Sadly this view, with all its predictable self-contradictions, is now actually predominant in our judicial system. For years the left has argued — successfully, I’m afraid — that drug users shouldn’t be penalised; instead it is the dealers who should feel the wrath of the law. But now that it has emerged that metropolitan middle-class people shove pounds of gak up their noses, the left has changed its tune. No longer is it the largely foreign (in London) gangs which control our drug trade and spend their evenings off shooting rival dealers who should be the focus of our attention, but affluent people who buttress their fragile egos by doing a line of coke every five minutes. Ergo, drug users who are poor are not to blame. Drug users who are well off are to blame.

I always reckoned that the contrasting approaches taken to narcotics and prostitution was evidence of the growing politicisation of our judiciary, and this latest development strengthens my case, I think. When it comes to drugs, it was never the demand that caused the problem, it was the supply — the sellers, hence the left demanding decriminalisation and no prosecutions for users.

With prostitution it was the other way around. The poor, exploited ‘sex worker’ should not be penalised, goes the mantra, rather the exploitative men who hire prostitutes. With prostitution, it is not the supply but the demand. The CPS makes this very clear in its guidance upon prosecuting in this sweet little eulogy to our community of prostitutes. ‘The context is frequently one of abuse of power, used by those that incite and control prostitution — the majority of whom are men — to control the sellers of sex — the majority of whom are women. However CPS recognises that these offences can be targeted at all victims, regardless of gender.’

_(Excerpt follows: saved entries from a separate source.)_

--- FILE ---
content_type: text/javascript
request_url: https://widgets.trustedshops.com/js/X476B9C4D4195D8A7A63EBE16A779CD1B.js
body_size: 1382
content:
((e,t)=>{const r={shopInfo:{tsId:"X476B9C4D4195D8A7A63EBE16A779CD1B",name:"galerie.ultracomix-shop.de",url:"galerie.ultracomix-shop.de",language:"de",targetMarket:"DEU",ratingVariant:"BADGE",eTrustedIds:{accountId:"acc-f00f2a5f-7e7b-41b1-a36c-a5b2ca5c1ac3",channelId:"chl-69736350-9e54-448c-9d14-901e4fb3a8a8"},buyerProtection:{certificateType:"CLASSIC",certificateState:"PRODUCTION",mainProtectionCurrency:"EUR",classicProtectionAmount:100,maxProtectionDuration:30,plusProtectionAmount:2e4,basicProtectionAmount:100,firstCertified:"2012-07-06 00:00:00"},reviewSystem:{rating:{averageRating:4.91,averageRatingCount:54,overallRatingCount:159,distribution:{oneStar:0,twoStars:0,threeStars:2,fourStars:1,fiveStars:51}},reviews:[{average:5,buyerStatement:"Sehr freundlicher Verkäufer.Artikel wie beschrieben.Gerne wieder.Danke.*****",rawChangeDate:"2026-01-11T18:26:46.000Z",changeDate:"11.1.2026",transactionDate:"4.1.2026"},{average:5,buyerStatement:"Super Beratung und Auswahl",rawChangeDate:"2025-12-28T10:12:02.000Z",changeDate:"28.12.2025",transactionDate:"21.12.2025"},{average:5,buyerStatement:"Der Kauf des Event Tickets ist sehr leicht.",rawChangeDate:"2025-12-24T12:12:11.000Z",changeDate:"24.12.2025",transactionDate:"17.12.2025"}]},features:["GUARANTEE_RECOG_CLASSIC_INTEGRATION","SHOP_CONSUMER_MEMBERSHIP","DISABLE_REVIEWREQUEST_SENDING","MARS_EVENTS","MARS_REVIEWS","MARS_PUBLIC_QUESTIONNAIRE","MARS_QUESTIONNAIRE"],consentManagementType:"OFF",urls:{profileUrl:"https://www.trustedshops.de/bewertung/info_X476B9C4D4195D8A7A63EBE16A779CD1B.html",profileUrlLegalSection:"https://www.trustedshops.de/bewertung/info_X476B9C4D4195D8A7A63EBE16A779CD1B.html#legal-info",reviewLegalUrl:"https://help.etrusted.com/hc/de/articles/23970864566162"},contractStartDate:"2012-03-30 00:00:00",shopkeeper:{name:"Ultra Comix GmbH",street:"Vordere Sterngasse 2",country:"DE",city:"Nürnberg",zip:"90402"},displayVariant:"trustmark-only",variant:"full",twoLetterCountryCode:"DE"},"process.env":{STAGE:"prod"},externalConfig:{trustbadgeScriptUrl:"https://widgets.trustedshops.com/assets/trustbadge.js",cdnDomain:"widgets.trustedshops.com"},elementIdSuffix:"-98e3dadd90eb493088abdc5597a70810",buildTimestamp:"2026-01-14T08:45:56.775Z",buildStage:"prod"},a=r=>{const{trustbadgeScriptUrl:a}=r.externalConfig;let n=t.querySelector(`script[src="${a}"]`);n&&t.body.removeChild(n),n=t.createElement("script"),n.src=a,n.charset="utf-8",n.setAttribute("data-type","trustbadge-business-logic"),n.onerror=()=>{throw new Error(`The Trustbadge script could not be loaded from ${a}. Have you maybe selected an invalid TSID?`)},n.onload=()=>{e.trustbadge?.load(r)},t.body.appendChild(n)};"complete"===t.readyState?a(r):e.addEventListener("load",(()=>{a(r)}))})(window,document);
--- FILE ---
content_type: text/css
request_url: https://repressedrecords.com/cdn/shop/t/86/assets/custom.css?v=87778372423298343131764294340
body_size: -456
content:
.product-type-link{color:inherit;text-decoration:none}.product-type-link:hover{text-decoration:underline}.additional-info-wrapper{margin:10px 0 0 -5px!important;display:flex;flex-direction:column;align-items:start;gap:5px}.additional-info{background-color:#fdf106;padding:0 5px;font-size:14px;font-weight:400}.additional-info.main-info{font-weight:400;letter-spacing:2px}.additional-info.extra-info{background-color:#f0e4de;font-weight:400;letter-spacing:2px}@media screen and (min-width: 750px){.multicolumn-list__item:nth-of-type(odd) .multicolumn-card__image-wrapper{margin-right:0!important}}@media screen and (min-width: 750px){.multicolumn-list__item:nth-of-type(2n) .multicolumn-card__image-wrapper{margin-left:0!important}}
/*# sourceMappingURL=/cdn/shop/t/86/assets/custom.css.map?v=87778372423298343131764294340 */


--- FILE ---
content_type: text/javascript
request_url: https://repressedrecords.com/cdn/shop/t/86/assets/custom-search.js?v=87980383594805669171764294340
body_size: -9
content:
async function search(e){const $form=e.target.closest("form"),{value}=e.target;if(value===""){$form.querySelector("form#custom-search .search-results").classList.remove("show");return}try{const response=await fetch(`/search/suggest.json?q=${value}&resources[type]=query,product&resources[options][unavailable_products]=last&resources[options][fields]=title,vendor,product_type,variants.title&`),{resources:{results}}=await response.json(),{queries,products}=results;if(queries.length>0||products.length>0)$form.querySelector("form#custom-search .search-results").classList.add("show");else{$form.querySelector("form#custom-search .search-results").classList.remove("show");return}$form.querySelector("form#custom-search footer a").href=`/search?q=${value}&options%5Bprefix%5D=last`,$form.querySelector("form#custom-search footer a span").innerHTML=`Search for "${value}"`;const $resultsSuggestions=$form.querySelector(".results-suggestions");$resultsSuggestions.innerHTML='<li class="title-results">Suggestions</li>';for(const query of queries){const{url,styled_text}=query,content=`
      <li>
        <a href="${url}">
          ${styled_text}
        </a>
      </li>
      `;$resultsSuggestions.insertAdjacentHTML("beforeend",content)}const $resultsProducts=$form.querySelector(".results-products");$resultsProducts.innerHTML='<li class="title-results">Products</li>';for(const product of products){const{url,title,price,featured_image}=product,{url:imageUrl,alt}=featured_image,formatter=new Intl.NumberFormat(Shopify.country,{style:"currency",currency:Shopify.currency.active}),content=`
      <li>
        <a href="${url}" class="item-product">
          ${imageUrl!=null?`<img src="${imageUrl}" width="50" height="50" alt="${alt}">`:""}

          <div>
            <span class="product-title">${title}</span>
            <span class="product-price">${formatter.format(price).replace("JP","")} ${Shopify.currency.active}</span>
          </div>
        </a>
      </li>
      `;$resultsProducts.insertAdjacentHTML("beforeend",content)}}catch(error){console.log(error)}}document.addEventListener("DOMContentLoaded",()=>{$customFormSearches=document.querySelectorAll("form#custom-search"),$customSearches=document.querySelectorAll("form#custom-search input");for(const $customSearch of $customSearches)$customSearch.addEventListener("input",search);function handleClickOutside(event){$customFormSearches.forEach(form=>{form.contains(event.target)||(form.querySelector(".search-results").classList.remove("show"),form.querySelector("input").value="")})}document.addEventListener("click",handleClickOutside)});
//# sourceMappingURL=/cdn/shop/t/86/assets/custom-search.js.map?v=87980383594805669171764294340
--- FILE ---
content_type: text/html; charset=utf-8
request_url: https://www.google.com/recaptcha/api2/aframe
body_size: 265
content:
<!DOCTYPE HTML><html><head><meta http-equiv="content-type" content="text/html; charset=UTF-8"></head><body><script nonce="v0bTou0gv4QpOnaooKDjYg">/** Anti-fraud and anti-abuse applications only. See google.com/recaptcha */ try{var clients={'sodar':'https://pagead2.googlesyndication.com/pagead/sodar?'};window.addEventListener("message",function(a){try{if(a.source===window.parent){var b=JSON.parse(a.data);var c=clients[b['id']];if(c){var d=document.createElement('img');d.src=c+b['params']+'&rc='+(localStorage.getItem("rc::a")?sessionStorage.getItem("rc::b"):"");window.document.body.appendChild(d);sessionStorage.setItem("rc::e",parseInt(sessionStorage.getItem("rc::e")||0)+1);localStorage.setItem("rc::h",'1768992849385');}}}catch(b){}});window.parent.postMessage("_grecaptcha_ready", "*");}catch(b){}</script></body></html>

If you are a woman, then, you are pretty much absolved from any allegation of wrongdoing, no matter what you do, simply for reasons of political ideology. There are plenty of lefties who will argue that women should never, ever, be sentenced to prison, largely because their supposed crimes are the consequence of oppression. It is true, of course, that women commit far fewer offences than men and very few indeed when it comes to crimes of violence.

Increasingly it seems that one’s membership of a certain tribe will determine the manner in which you are treated by the judiciary. You might argue that this has always been the case, simply that the tribes have changed position according to political ideology. But are we absolutely sure that it is the middle classes primarily that keep the narcotics trade alive? And if we are convinced, as the courts seem to be, that the users should not bear the brunt of our wrath, then it seems perverse to make an exception for some of them simply because they own their own house and work for the BBC.